Should your Roth IRA include annuities? To understand that question completely, you need to understand both what an annuity is and how its benefits and tax implications mesh with those already afforded by your Roth IRA.

Understanding Annuities

An annuity is a contract between you and a financial entity—usually an insurance company. The main purpose of most annuities is to accumulate assets designed to provide you with income in your retirement years.

When the annuity is converted into payments (annuitized), the payments last for a fixed period or, more frequently, for the rest of your life. In that sense an annuity is like a fixed-income pension or Social Security benefits.

The Two Types

There are two basic types of annuities—immediate and deferred.

Some people purchase an immediate annuity with funds from a retirement account, savings or even lottery winnings. This type of annuity begins making payments soon after it is purchased and those payments can last for several years or for life.

A deferred annuity is purchased (and funds invested) over time. When you are ready to begin taking withdrawals, typically in retirement, the process of annuitization takes place. As with an immediate annuity, payments from a deferred annuity can last several years or for life.

Fixed or Variable

Both immediate and deferred annuities can be either fixed or variable.

Funds in a fixed annuity are managed by the financial entity. You have no say in how that money is invested. Once annuitization takes place, a fixed amount is paid to you—either as a lump sum or in payments over several years or your lifetime.

Variable annuities allow you to choose from a menu of investment options. These options could include mutual funds, bond funds or money-market accounts. One version of variable annuity, called an equity-indexed annuity, tracks a specific stock index such as the S&P 500.


Because an annuity is basically an investment instrument inside an insurance policy, fees can be high. You pay fees for the insurance, management fees for the investments, fees if you try to get out of the contract (aka surrender charges) and fees for riders (optional guarantees such as one that guarantees a minimum increase in annuity payments each year).

Insurance agents and others who sell annuities can make a lot of money from those fees. That alone is reason to be cautious before purchasing an annuity. Since annuities are difficult to understand, it’s also wise to carefully consider and understand all fees related to an annuity before you sign on the dotted line.

A dollar bill ripped in the middle with a magnified glass on the word annuities.

Tax Treatment of Annuities and Roth IRAs

Tax treatment of annuity payments depends on whether you purchased the annuity with pre-tax or after-tax money. If you bought the annuity with after-tax money, you will not pay taxes on the return of your (already taxed) principal, but you will pay taxes on the earnings.

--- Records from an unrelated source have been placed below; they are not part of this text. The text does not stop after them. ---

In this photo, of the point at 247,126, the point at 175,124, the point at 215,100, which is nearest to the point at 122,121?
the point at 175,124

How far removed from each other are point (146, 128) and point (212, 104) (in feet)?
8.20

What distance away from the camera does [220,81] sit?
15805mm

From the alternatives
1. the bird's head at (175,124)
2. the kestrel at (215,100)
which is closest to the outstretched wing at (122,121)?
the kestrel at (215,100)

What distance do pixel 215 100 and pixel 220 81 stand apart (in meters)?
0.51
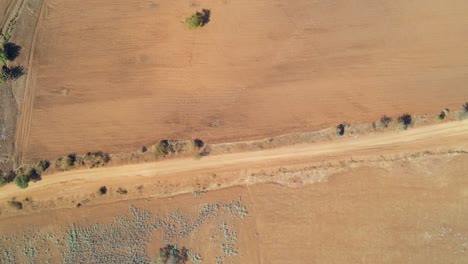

If you purchase the annuity with pre-tax money, such as funds from a Traditional IRA, all payments are fully taxable. Essentially the taxes you pay on an annuity distribution depend on the portion of that distribution that was not taxed initially. For more information see: IRS Topic 410 – Pensions and Annuities.

If you use funds from your Roth IRA [or Roth 401(k)] to purchase an immediate fixed annuity when you retire, all payments will be tax free because the source of those funds (your Roth IRA) is tax free.

The same applies to investing in a deferred annuity inside your Roth IRA. In this case you would be placing a tax-deferred annuity inside a tax-sheltered IRA—which, on its face, doesn’t seem to make a lot of sense. The advantage of a steady, guaranteed tax-free income stream at retirement, however, might justify putting a portion of your assets into such an annuity.

The Downside

As noted above, when you purchase an annuity inside a Roth IRA, the IRS rules for the IRA supersede the rules for the annuity. This means that any tax treatment that applies to an annuity that might be beneficial to you is irrelevant if the annuity resides inside a Roth IRA.

There’s also the issue of surrender charges if you decide you want to invest annuity funds elsewhere. If your annuity is fixed, you have no say in deciding how those funds are invested. Finally, many annuity contracts allow for fee increases by the insurer, something you likely can’t avoid, except at great expense, thanks to those aforementioned surrender charges.

Does an Annuity Belong in a Roth?

For some people annuities make sense. For others, they do not. For that reason, investing in an annuity—let alone doing so inside a Roth IRA—should only be done after consulting with a qualified independent financial advisor. There may be other ways to ensure a regular income stream that don’t incur such high fees.

And because of those high annuity fees, you should study the fee structure carefully before signing any contract. Make sure the advantages to you justify the fees you will likely face.